** RECORDS SHOWN **
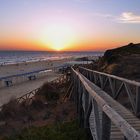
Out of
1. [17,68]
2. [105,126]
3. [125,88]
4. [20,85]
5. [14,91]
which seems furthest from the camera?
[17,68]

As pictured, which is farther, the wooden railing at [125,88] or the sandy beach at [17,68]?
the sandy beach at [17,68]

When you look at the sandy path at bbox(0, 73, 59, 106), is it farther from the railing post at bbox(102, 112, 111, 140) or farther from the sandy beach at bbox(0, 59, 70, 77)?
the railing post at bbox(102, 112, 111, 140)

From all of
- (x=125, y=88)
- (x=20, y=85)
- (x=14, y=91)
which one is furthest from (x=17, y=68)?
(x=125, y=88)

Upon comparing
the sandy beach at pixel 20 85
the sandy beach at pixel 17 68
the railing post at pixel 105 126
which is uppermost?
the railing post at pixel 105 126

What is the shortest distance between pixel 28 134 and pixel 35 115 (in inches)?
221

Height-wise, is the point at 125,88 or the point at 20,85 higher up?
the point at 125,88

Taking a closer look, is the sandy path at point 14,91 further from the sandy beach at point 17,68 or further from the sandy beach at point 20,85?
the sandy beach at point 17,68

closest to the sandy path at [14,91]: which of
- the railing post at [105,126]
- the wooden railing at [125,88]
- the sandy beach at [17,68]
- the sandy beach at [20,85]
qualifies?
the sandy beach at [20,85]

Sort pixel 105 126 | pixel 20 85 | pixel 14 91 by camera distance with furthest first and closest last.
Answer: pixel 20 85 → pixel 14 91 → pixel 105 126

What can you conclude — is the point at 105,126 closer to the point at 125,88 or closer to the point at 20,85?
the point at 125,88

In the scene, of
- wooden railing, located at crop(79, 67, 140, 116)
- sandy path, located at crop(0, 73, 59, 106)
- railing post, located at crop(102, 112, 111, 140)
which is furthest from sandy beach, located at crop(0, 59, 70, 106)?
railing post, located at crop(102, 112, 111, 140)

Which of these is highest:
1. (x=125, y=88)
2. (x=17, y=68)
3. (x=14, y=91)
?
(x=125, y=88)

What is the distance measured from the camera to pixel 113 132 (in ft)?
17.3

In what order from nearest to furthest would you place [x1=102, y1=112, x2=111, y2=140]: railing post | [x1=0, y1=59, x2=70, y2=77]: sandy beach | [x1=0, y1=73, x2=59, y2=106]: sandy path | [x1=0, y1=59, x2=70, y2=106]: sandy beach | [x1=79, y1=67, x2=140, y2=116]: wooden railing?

...

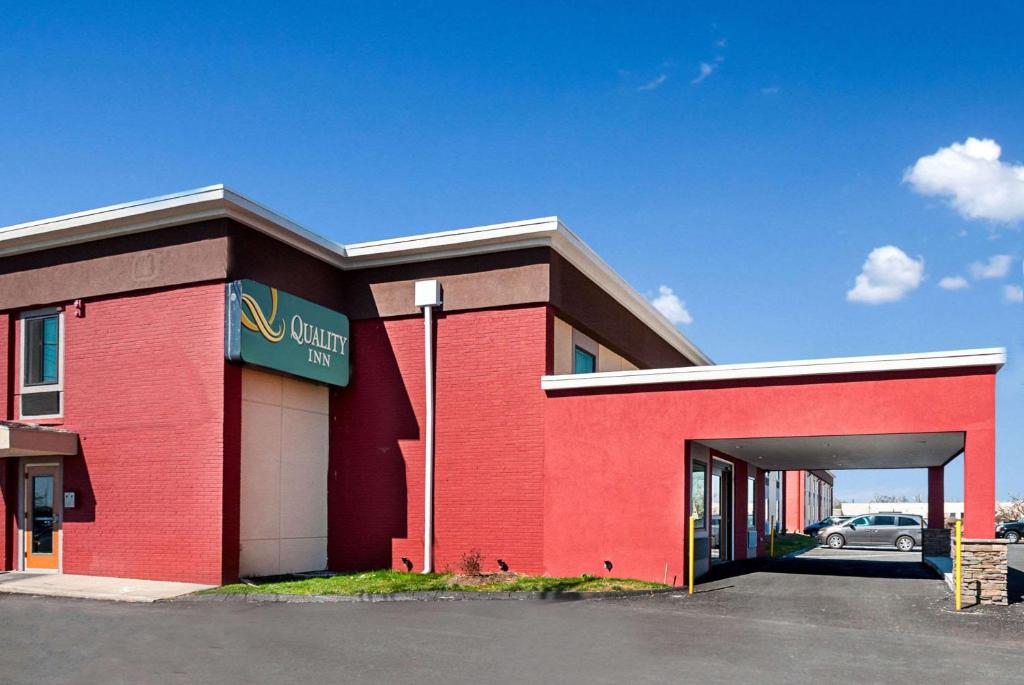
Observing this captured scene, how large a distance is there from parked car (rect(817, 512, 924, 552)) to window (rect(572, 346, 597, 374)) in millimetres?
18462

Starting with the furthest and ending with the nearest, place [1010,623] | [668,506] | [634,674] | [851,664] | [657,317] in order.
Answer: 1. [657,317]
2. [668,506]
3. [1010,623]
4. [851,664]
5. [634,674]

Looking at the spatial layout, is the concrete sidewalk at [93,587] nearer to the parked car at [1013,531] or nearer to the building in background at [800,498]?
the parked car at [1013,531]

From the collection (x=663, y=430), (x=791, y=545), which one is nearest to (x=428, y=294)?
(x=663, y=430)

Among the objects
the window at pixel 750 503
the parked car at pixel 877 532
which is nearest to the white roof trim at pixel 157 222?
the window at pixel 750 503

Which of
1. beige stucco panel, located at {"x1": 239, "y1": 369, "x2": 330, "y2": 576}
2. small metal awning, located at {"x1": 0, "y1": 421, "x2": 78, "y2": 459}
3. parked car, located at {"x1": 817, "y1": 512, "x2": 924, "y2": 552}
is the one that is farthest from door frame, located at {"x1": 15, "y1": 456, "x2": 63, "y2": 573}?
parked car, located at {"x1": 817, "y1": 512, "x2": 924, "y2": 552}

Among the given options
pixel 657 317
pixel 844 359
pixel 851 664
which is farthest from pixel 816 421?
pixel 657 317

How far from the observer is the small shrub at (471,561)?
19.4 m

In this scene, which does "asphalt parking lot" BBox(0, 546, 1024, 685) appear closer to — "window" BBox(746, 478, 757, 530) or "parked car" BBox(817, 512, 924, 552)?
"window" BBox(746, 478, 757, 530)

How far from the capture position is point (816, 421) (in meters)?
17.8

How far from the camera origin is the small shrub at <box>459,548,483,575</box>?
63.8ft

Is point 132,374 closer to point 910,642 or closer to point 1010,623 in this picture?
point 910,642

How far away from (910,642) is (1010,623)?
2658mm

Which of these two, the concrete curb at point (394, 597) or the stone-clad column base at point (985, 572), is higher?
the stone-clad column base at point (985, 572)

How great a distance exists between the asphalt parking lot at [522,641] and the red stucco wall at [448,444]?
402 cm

--

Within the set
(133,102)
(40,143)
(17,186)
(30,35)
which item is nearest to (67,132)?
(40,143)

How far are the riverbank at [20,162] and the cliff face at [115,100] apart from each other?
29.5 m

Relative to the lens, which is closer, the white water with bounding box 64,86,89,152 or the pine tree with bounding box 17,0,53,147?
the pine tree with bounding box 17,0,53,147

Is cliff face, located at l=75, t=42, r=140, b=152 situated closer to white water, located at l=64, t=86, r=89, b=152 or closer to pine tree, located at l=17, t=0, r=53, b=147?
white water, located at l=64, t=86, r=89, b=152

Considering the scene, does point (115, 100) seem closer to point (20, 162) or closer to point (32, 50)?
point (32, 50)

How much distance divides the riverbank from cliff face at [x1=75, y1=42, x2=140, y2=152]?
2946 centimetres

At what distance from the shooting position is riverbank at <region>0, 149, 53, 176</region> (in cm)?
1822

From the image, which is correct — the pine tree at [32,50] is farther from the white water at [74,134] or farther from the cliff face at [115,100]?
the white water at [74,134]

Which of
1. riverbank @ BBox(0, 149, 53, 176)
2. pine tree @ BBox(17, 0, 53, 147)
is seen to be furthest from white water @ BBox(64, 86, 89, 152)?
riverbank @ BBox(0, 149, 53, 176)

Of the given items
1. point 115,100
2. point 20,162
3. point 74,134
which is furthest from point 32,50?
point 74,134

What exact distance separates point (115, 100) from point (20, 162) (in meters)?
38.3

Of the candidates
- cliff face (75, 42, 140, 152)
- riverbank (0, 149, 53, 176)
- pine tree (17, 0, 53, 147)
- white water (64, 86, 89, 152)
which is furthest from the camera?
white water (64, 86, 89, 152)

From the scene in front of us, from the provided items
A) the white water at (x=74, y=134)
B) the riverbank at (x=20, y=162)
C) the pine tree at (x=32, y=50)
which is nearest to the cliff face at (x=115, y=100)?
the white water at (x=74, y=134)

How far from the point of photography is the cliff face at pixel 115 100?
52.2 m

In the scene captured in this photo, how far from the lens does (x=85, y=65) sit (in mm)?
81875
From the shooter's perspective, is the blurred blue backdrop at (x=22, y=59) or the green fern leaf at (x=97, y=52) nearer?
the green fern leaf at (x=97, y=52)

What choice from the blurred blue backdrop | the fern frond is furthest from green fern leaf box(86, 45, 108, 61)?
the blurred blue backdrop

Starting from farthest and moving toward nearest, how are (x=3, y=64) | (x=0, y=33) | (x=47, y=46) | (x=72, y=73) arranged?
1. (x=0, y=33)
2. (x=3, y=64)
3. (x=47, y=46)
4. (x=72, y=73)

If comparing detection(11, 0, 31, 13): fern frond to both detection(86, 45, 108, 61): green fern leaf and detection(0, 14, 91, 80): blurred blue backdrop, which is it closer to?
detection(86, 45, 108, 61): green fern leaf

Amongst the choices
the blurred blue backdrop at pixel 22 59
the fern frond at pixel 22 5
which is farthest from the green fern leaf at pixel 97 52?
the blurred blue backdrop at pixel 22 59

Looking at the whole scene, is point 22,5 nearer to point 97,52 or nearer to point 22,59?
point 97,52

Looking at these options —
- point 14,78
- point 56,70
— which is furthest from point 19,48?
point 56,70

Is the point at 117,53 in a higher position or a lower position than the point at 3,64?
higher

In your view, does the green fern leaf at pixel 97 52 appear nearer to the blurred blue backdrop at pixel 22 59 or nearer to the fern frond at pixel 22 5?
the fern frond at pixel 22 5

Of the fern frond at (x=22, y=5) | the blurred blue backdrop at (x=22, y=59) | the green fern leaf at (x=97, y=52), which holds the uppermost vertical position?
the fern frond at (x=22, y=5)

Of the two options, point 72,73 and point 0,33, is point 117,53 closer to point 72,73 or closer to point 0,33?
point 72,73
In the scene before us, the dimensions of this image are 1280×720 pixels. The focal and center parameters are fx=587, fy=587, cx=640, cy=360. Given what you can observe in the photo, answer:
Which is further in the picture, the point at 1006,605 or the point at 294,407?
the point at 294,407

** EXERCISE BRIEF **
Please return each line from the items above that contains the word "farther", matching case exactly.

** EXERCISE OUTPUT **
As pictured, which is farther, the wooden railing at [125,88] or the sandy beach at [17,68]?
When you look at the sandy path at bbox(0, 73, 59, 106), is it farther from the railing post at bbox(102, 112, 111, 140) or farther from the sandy beach at bbox(0, 59, 70, 77)?
From the image, which is correct — the pine tree at [32,50] is farther from the white water at [74,134] or farther from the cliff face at [115,100]?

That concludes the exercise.